Buteur Metayer, leader of the Gonaives front, said last week that his group was preparing to extend its control over much of Haiti. But a government official said during the weekend that police and pro-government civilians repelled a Feb. 7 attack by 60 heavily armed Gonaives gunmen on Cap-Haitien, the nation’s second-largest city.

“They wanted to penetrate Cap-Haitien but they couldn’t do it,” said Myrto Julien, the government delegate for northern Haiti. “The situation is almost under full control.”

Residents say the cost has been high. During the past week, armed pro-government gangs, known as chimeres, or fire-breathing monsters, have set up burning barricades at night and terrorized political opponents in Cap-Haitien, a once picturesque colonial city now scarred by fetid open sewers, piles of garbage and makeshift shacks.

Some opposition members are in hiding. Others cower indoors at night as gunfire rings out, though the shooting has decreased in recent days, according to residents.

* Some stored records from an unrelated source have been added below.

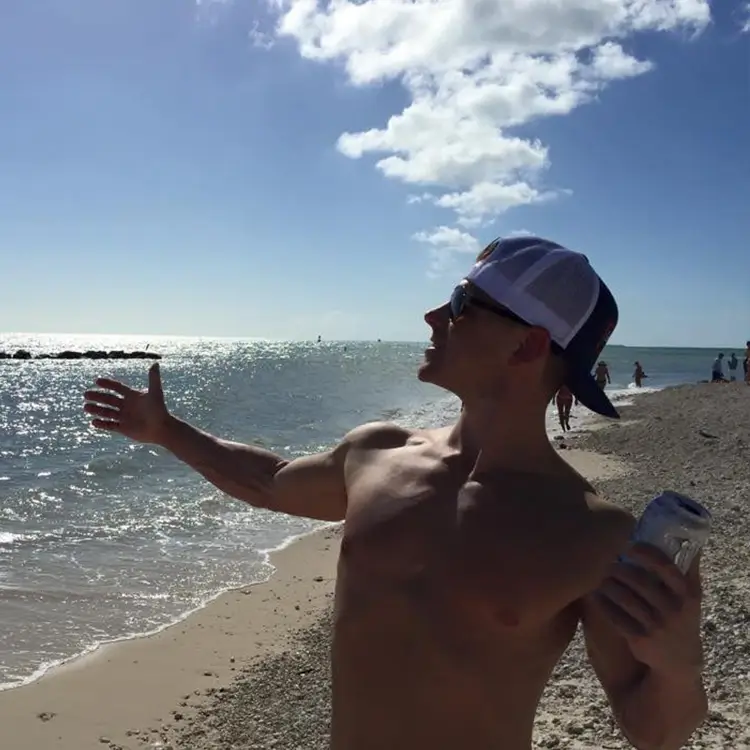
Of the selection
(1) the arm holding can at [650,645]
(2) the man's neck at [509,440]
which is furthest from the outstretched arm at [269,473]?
(1) the arm holding can at [650,645]

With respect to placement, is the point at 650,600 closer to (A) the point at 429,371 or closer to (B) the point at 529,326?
(B) the point at 529,326

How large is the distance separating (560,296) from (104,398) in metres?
1.76

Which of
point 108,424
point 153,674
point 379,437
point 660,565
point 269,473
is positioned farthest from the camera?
point 153,674

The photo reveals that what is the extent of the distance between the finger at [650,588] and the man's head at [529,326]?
0.69m

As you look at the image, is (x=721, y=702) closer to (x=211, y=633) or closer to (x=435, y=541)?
(x=435, y=541)

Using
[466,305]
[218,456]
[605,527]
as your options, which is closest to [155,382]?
[218,456]

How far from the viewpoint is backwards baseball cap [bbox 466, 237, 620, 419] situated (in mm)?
2061

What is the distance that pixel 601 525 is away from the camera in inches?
73.8

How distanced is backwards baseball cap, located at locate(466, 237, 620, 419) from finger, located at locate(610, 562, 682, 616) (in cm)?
70

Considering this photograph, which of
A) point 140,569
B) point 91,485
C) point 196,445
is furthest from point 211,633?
point 91,485

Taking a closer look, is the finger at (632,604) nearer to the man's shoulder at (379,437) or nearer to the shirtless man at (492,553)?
the shirtless man at (492,553)

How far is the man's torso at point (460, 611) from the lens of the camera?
186 cm

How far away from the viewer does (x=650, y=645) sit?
4.99ft

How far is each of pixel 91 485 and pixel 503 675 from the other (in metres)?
17.3
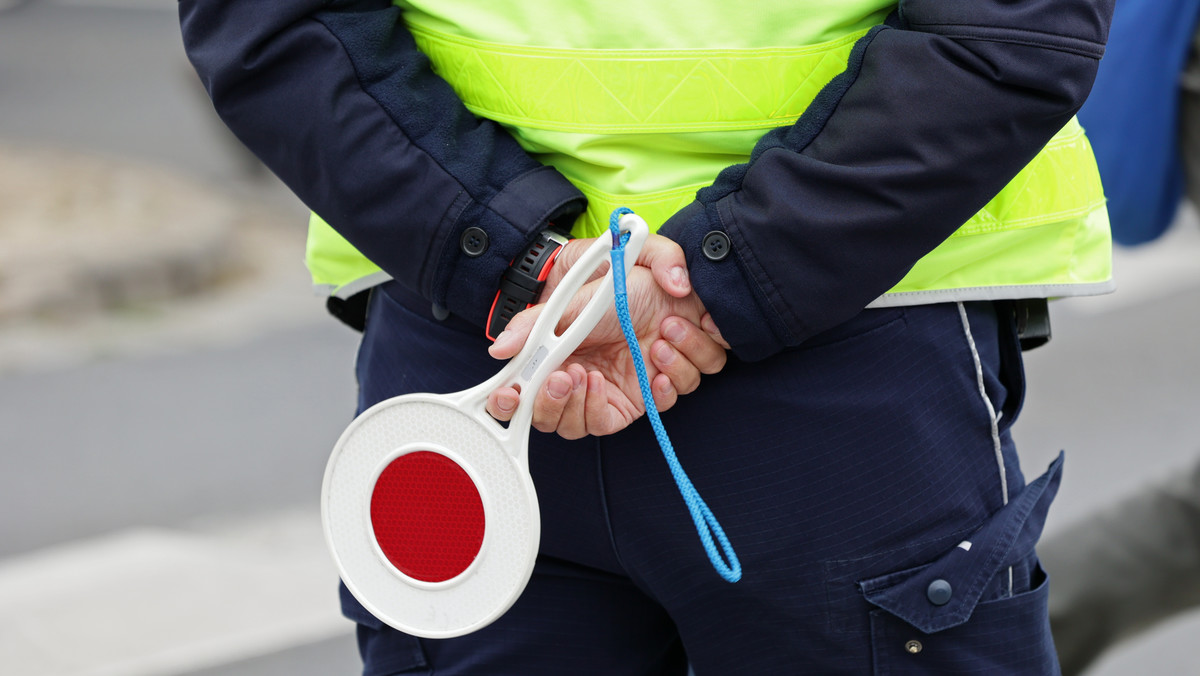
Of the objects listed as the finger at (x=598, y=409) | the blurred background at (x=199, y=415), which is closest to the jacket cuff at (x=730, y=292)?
the finger at (x=598, y=409)

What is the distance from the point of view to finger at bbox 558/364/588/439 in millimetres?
1052

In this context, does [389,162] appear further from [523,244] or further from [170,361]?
[170,361]

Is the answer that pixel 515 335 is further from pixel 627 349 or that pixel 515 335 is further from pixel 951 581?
pixel 951 581

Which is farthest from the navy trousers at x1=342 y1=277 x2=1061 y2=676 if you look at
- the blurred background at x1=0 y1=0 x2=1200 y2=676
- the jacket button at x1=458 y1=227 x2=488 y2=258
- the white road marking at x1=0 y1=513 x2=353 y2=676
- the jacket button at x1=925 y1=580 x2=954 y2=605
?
the white road marking at x1=0 y1=513 x2=353 y2=676

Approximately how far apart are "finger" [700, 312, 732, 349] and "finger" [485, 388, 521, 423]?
0.61 ft

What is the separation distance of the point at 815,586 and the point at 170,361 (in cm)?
393

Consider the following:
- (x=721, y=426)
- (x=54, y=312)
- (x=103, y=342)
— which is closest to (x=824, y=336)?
(x=721, y=426)

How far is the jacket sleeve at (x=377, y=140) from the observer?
1.11 meters

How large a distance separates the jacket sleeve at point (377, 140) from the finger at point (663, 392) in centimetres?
18

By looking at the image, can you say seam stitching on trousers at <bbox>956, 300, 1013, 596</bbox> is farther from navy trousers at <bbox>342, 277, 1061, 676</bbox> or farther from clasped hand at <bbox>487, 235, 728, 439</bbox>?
clasped hand at <bbox>487, 235, 728, 439</bbox>

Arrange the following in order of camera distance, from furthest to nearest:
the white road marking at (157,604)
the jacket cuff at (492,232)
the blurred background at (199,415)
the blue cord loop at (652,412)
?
the blurred background at (199,415)
the white road marking at (157,604)
the jacket cuff at (492,232)
the blue cord loop at (652,412)

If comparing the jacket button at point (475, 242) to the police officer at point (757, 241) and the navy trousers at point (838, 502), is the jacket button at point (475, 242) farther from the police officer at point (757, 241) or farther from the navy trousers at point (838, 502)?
the navy trousers at point (838, 502)

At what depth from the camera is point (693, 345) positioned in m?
1.08

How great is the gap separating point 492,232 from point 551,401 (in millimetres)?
181
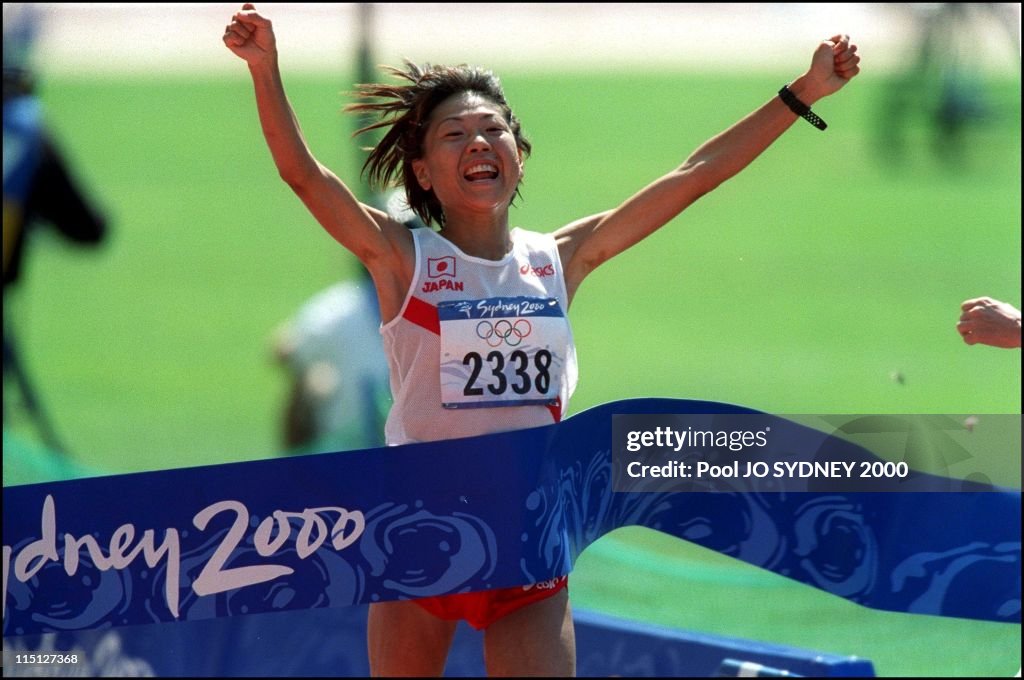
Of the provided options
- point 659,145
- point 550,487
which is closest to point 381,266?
point 550,487

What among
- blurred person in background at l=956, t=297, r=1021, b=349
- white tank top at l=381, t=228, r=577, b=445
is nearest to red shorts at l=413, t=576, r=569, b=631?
white tank top at l=381, t=228, r=577, b=445

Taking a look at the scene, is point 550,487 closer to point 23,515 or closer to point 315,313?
point 23,515

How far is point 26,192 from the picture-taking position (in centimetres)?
721

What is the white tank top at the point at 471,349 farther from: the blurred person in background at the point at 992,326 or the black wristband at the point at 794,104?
the blurred person in background at the point at 992,326

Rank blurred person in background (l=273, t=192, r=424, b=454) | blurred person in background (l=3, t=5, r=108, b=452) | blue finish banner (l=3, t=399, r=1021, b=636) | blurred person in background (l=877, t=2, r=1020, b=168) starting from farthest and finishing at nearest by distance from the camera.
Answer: blurred person in background (l=877, t=2, r=1020, b=168) → blurred person in background (l=273, t=192, r=424, b=454) → blurred person in background (l=3, t=5, r=108, b=452) → blue finish banner (l=3, t=399, r=1021, b=636)

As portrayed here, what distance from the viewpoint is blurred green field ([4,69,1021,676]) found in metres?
5.96

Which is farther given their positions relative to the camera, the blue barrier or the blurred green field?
the blurred green field

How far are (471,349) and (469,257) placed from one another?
0.69 feet

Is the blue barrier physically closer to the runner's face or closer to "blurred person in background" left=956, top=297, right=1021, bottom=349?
"blurred person in background" left=956, top=297, right=1021, bottom=349

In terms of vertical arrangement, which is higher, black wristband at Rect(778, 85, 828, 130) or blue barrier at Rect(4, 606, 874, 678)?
black wristband at Rect(778, 85, 828, 130)

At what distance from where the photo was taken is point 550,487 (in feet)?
9.98

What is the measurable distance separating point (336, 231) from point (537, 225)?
463 inches

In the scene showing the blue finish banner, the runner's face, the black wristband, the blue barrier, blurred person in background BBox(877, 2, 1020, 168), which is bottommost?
the blue barrier

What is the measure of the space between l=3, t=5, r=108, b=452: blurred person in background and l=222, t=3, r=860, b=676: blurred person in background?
340 centimetres
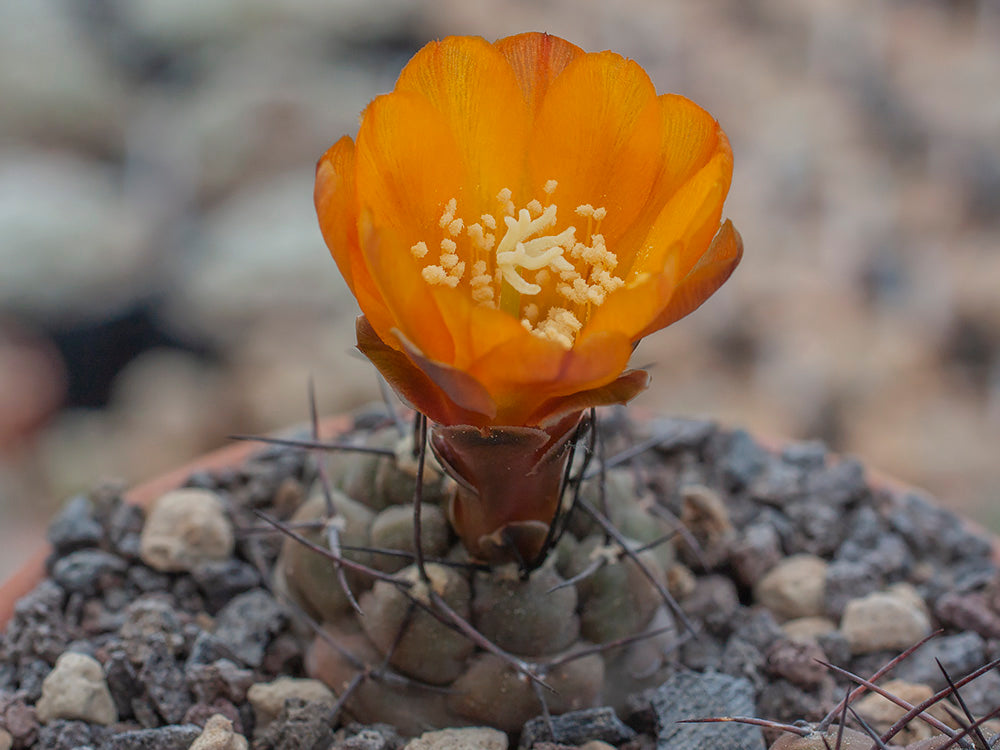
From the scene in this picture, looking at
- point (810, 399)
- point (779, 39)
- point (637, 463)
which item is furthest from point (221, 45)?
point (637, 463)

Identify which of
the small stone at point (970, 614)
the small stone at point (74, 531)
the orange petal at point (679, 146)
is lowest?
the small stone at point (970, 614)

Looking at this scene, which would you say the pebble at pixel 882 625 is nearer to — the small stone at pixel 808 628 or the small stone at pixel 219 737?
the small stone at pixel 808 628

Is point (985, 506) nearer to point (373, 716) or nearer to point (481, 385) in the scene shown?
point (373, 716)

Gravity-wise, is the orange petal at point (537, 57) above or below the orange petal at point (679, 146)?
above

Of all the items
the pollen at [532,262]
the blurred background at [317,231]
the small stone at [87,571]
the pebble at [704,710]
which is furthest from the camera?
the blurred background at [317,231]

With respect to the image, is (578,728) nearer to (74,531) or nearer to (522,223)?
(522,223)

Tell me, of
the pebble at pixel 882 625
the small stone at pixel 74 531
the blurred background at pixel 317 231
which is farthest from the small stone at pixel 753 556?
the blurred background at pixel 317 231

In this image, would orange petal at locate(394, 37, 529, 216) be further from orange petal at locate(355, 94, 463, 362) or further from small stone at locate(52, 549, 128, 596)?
small stone at locate(52, 549, 128, 596)
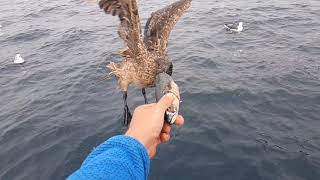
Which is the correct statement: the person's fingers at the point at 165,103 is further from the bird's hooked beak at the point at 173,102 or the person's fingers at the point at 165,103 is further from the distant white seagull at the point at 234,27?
the distant white seagull at the point at 234,27

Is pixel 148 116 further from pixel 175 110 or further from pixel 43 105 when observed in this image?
pixel 43 105

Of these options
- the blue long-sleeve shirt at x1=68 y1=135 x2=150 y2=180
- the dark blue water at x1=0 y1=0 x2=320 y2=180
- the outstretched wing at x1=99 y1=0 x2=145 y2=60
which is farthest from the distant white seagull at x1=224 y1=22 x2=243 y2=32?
the blue long-sleeve shirt at x1=68 y1=135 x2=150 y2=180

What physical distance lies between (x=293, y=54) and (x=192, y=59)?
274 cm

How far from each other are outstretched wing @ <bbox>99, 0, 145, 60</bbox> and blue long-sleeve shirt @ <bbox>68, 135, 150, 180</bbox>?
242 cm

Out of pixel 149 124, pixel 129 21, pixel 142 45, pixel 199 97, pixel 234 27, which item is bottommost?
pixel 199 97

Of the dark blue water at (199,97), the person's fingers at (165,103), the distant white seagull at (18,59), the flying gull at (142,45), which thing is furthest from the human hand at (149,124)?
the distant white seagull at (18,59)

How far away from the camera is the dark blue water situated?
6688 millimetres

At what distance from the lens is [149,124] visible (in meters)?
2.62

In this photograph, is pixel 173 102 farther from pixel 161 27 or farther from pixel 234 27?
pixel 234 27

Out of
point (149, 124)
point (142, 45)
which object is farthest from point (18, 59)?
point (149, 124)

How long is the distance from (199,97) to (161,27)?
137 inches

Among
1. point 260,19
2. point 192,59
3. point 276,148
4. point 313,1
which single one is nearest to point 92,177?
point 276,148

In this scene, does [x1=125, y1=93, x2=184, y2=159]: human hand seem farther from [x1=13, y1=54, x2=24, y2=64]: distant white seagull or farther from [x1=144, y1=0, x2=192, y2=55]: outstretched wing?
[x1=13, y1=54, x2=24, y2=64]: distant white seagull

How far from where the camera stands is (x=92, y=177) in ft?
6.19
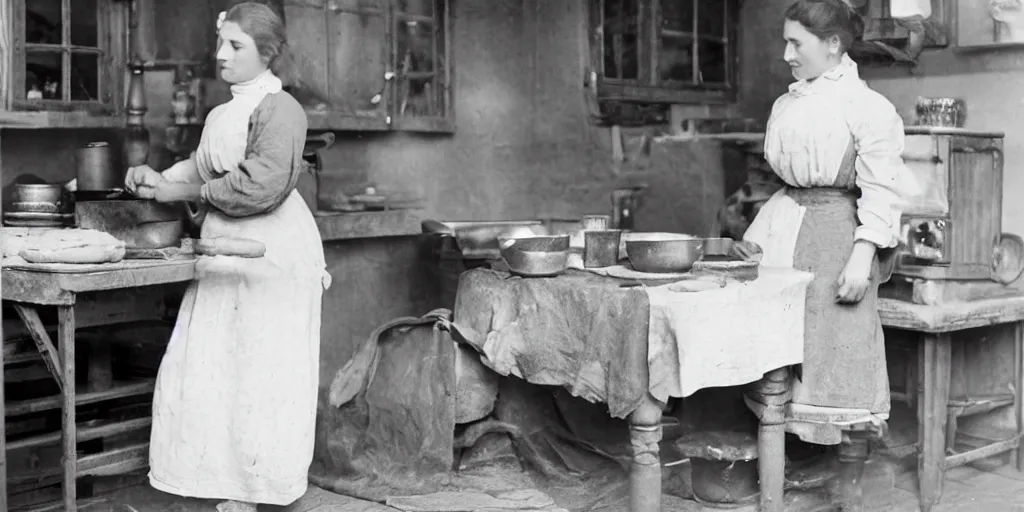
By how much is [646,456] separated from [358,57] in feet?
11.3

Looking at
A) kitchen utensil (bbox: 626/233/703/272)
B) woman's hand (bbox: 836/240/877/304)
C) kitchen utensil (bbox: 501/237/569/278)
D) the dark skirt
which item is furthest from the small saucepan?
woman's hand (bbox: 836/240/877/304)

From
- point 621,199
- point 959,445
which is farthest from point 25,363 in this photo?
point 959,445

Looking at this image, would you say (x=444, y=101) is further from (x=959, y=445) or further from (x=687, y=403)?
(x=959, y=445)

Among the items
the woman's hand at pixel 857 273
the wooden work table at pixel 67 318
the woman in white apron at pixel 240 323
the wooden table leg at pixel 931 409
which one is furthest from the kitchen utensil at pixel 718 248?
the wooden work table at pixel 67 318

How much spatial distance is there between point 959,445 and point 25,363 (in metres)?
5.03

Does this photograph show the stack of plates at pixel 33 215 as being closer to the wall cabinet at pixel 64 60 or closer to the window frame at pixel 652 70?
the wall cabinet at pixel 64 60

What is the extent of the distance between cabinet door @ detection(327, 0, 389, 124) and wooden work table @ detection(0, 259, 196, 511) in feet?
7.92

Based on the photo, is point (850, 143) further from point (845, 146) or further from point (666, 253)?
point (666, 253)

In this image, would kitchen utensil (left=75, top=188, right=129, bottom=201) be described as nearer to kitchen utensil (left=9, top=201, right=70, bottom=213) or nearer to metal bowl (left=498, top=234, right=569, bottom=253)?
kitchen utensil (left=9, top=201, right=70, bottom=213)

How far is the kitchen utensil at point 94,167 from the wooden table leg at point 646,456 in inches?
104

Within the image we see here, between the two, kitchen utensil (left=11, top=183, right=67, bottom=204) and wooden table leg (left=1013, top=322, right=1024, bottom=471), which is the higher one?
kitchen utensil (left=11, top=183, right=67, bottom=204)

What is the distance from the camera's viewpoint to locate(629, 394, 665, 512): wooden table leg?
14.6ft

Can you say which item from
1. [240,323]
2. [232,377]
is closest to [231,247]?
[240,323]

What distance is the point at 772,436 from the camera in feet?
15.9
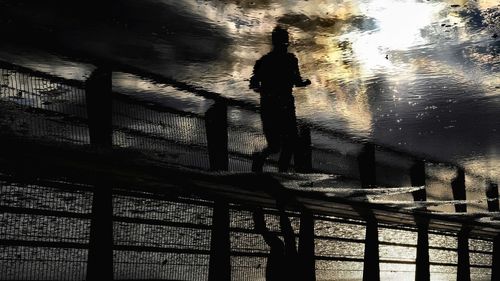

“Every night at 6 p.m. the local chimeres insist that we go indoors,” said Franz Jean, an unemployed 30-year-old photographer and opposition supporter. “The minute you are in they start shooting and breaking bottles.”

Jean said he and his family sleep on the floor and in the back of the house to avoid getting hit by gunfire. There are several bullet holes in the facade of his home–evidence, he said, of recent attacks by pro-Aristide civilians.

“I fear for my life,” said Luco Sylvain, a friend of Jean’s and an opponent of Aristide. “If you don’t see eye-to-eye with them then you are targeted.”

Despite allegedly being repelled from Cap-Haitien, the armed Gonaives Resistance Front has retained a stranglehold on the port city of 500,000 by preventing food and fuel from being transported up the main north-south highway.

There has been no electrical power in Cap-Haitien for a week. Many stores are shuttered and gas stations have run out of fuel, though some residents who hoarded gasoline are now selling it out of large plastic drums for more than twice the pre-rebellion price.

Patients turned away

At the local hospital, doctors have had to turn away patients who need complicated surgical procedures because there is little or no gasoline available to run a generator. Phito Alce, a 28-year-old tailor, said he purchased six gallons of gasoline so his brother could receive an operation for a gunshot wound to the stomach.

In the maternity ward, babies were being delivered after dark by the light of key-chain flashlights and kerosene lamps.

Medical intern Farah Momprevil, 27, said one child was stillborn Friday because she was unable to perform an emergency Caesarean section without electricity.

Julien, the government representative in Cap-Haitien, said Sunday that a barge with 150,000 gallons of fuel had just arrived in Cap-Haitien to alleviate the energy crisis.

The shipment is one indication the government may be regaining the initiative after being stunned by the takeover of Gonaives and the severing of the main highway connecting Port-au-Prince to Cap-Haitien.

While refusing to step down, Aristide said Friday that his undercover police had infiltrated Gonaives as a step toward regaining control of the city.

But observers said with only 3,500 poorly trained police at his command, Aristide doesn’t have the firepower to retake Gonaives and was likely to try to isolate the city while maintaining control of Port-au-Prince and the rest of the nation.

Many Haitians said they were hugely disappointed by Aristide’s presidency but expressed little hope their lives would improve even if he were ousted. Others feared that if they openly took sides against the president it could cost them their lives.

“I want the U.S. to come in and get Aristide,” said one woman watching Sunday’s opposition march from behind a gate. Asked to give her name so it could be published with her comment, the women stepped back with a pained expression and waved her arms.

“No. No,” she said. “They will kill us.”